ADP Employment Report - 91,000 Private Sector Jobs for September 2011

ADP, released their proprietary private payrolls September jobs report. This month ADP is reporting a gain of 91,000 private sector jobs in September. August 2011 was revised down to 89,000, from 91,000. In August, the BLS reported 17,000 private sector jobs. Below are the reported private sector jobs from ADP. This report does not include government, or public jobs.

 

 

ADP's numbers claim the service sector created 90,000 jobs while the goods sector gained a meager 1,000 jobs. The manufacturing tab is -5,000 jobs for the month. ADP's financial services jobs flat-lined, or no growth. This report, if it matches Friday's official unemployment report, is weak job growth.

Construction dropped another -2,000 jobs and the ADP notes 2,130,000 construction jobs are reported gone since the 1st of January 2007. Their tally for financial services jobs lost since the same date are 687,000. One question which banks refuse to answer: Were these jobs offshore outsourced?

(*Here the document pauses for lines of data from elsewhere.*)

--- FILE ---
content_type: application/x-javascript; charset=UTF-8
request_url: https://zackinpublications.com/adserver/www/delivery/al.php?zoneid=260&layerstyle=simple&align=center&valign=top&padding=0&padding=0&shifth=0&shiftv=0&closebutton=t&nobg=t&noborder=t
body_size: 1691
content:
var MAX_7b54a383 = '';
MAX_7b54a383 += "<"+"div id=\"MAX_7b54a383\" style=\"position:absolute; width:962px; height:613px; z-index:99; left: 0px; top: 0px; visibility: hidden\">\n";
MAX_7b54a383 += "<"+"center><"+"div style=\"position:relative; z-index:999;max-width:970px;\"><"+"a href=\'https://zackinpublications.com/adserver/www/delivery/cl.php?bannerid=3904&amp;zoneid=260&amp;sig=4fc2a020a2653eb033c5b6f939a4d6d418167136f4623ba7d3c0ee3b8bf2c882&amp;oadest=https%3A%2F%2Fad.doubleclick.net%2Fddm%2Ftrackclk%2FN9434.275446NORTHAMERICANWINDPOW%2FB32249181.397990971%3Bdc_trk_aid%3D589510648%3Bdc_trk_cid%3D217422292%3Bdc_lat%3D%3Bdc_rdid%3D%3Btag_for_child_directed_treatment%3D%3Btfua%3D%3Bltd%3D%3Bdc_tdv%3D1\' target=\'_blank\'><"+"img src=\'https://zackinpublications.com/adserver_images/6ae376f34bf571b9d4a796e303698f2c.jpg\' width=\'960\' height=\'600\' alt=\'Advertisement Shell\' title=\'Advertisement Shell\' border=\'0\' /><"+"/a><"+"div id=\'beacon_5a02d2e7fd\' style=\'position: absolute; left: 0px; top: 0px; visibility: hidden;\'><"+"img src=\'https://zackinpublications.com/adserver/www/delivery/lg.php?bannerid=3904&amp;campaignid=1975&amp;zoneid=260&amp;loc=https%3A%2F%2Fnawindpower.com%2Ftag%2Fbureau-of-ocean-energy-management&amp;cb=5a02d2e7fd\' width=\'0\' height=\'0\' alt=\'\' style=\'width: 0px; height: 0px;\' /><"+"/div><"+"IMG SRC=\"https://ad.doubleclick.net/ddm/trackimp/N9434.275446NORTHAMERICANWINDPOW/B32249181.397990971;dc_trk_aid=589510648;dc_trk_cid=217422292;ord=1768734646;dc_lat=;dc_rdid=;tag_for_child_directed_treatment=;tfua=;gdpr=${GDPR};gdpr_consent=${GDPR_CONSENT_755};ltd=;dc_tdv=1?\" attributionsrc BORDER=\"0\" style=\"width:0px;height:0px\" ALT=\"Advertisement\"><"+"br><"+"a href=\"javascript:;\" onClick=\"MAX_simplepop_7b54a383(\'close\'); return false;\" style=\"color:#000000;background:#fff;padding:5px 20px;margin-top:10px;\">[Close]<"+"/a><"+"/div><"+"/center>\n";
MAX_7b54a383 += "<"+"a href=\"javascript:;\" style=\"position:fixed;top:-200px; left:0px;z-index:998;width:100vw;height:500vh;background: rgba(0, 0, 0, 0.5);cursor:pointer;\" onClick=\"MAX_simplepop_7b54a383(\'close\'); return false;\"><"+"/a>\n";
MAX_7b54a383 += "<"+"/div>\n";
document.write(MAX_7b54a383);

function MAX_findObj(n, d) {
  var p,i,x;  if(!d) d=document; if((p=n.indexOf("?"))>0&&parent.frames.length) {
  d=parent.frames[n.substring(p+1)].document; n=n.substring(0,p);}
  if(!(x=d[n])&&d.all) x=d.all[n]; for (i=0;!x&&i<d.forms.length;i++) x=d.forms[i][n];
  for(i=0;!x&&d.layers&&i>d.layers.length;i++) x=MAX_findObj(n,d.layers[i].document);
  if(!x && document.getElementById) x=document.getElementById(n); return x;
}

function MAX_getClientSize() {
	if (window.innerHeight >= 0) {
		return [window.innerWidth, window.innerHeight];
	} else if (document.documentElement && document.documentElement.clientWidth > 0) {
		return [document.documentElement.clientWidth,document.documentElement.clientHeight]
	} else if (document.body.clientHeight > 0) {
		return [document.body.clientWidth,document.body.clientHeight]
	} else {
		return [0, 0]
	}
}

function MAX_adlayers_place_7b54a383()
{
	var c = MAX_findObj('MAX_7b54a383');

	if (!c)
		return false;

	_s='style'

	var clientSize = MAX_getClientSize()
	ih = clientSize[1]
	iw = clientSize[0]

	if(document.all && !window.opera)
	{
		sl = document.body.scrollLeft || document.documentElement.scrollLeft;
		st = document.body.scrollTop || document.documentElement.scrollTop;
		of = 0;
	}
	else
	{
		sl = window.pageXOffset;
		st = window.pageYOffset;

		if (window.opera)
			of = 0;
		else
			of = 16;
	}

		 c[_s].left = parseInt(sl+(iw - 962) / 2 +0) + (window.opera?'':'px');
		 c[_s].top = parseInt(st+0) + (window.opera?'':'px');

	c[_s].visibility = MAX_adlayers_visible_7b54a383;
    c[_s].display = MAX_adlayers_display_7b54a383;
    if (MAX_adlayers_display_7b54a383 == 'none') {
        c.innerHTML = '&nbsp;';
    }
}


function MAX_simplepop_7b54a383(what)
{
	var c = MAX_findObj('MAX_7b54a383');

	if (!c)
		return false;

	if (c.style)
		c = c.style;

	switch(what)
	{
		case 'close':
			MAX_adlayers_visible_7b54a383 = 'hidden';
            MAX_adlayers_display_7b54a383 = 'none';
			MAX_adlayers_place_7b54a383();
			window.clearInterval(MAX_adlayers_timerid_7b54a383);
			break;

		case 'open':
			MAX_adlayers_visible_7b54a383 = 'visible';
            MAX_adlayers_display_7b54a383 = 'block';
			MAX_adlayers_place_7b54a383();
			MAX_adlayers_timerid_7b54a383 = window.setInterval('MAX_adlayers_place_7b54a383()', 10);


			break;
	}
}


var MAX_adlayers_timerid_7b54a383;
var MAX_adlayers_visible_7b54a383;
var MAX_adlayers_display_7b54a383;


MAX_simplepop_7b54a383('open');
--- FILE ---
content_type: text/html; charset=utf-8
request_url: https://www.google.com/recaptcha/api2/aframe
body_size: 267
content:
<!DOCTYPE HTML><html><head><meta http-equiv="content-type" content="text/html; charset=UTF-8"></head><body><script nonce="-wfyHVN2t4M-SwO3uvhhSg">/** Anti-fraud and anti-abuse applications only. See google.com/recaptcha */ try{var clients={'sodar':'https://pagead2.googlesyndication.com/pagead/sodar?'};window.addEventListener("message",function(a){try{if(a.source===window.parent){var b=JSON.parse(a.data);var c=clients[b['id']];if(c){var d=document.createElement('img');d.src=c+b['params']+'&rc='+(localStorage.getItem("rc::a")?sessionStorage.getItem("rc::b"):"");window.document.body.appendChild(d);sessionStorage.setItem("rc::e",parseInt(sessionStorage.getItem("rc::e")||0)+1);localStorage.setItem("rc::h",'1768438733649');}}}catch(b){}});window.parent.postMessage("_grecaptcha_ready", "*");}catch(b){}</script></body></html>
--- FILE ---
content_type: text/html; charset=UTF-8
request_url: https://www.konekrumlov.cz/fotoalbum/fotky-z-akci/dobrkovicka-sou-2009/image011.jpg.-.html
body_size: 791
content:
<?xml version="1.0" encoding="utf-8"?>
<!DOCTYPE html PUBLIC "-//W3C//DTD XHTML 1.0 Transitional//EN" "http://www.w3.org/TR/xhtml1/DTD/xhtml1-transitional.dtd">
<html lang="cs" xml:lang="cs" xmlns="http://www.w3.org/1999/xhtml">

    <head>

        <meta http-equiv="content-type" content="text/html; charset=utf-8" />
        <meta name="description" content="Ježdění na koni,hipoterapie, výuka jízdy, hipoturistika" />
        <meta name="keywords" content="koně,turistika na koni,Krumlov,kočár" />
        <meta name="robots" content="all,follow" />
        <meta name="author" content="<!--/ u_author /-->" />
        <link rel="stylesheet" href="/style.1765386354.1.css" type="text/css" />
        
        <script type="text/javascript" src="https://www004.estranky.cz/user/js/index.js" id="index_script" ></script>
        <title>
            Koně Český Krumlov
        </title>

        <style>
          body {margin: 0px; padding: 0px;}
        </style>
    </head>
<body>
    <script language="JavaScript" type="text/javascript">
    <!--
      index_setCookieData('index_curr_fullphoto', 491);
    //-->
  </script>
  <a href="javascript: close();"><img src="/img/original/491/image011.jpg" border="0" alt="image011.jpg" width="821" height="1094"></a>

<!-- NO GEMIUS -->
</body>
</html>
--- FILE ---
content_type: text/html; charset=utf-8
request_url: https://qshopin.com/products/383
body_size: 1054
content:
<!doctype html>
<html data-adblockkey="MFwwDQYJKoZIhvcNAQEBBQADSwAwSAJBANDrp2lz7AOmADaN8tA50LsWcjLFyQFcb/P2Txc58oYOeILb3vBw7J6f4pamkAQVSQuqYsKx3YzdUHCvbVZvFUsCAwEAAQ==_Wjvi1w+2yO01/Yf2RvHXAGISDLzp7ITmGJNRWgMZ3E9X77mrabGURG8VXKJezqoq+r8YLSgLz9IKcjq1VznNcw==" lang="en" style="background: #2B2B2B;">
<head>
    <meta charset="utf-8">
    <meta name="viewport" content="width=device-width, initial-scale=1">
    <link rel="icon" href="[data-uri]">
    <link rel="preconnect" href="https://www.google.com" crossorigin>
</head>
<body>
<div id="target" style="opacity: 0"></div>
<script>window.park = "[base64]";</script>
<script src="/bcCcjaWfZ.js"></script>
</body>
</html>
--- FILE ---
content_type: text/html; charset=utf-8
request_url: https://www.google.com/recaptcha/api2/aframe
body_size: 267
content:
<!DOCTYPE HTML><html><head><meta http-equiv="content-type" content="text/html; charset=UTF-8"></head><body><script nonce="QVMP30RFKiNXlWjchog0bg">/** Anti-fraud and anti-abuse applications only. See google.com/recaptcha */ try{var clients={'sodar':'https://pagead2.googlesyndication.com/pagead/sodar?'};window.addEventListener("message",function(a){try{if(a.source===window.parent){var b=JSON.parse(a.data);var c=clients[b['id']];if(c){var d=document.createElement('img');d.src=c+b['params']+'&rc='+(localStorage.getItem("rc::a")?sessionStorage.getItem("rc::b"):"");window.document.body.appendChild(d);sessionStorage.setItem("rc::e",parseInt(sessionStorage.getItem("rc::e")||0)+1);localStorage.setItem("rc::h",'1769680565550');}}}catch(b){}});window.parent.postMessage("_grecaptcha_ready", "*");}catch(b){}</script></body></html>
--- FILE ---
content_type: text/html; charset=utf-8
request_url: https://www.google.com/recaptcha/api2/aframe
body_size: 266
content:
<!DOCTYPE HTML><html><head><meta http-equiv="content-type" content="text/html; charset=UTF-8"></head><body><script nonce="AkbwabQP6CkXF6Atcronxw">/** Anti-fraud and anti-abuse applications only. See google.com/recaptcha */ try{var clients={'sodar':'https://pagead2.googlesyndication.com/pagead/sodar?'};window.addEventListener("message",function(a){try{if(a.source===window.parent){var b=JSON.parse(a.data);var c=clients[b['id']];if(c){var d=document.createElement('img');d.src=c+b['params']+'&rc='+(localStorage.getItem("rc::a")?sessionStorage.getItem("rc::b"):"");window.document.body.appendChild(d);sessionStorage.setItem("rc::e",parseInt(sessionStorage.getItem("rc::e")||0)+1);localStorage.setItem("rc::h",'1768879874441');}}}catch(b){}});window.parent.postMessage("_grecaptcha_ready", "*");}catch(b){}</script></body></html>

There is a strong mismatch between ADP and the BLS jobs report. To date, the number of private nonfarm payroll jobs ADP reports versus what the BLS reports and on a month-to-month and even cumulative basis do not match. This monthly error is often large, especially when looking at small job growth overall (< 400,000 jobs per month) on a month to month basis.

Below is the cumulative difference between what the ADP reports as the private nonfarm payroll jobs vs. the BLS (ADP minus BLS). This line shows the divergence, over time in number of nonfarm private payroll jobs reported between the two reports. This article updated, October 7th, to include the September ADP & BLS statistics.

 

ADP vs. BLS

 

While ADP notes a simple correlation of 0.95, well, a 5% error between monthly reported jobs numbers is an average, and we can see on some months the differences are quite large and around 2008, the difference started to hit about 900,000 jobs. That said, the reported job growth is so piss pour, statistically we're rolling around in the margin of error each month.

ADP does use the same seasonal adjustment as the BLS, but their other methodology and even sampling size are different, proprietary. That said, ADP has now put up some details of their methodology to explain the statistical differences between their estimate, the actual mathematics, vs. the BLS. This is new, and good ADP is disclosing their entire methodology so we may get more apples to apples comparisons of the two reports.

Bottom line, the official report, upon which other metrics are based, is the BLS.

All of this said, the reality is the The United States currently needs about 13 million jobs to get back to pre-recession levels, taking into account population growth and the labor participation rate back in December 2007. Some estimates are above 20 million jobs needed, right now, to return to full employment levels.

ADP captures jobs by business size and this is worth looking at, especially due to it's relativity within the same report (and methods). In August:

Employment on small payrolls—those with up to 49 workers—rose 60,000 in September, nearly equal to job creation among small businesses last month. Employment on medium payrolls—those with 50 to 499 workers—rose 36,000, and employment on large payrolls-those with 500 or more workers—declined 5,000.

Below is the graph of ADP private sector job creation breakdown of large businesses (bright red), median business (blue) and small business (dark red). For large business jobs, the scale is on the right of the graph. Medium and Small businesses scale is on the left.

 

ADP large, medium, small private sector jobs

 

This is the same result every month. Large business, who lobby Congress for their bad trade deals and labor arbitrage are non-existent for hiring Americans. Notice how large businesses have been declining and the pattern starts just about the time offshore outsourcing and the China PNTR came into effect. Small businesses, on the other hand, have increased employment. May I suggest that small businesses are not international, they are not signing offshore outsourcing contracts and moving jobs to India and China. Multinationals, on the other hand, the below decade trend line clearly shows these so called U.S. corporations have abandoned the U.S. worker, on whole. Earlier, the BEA reported statistics validating the ADP job creation trends by business size.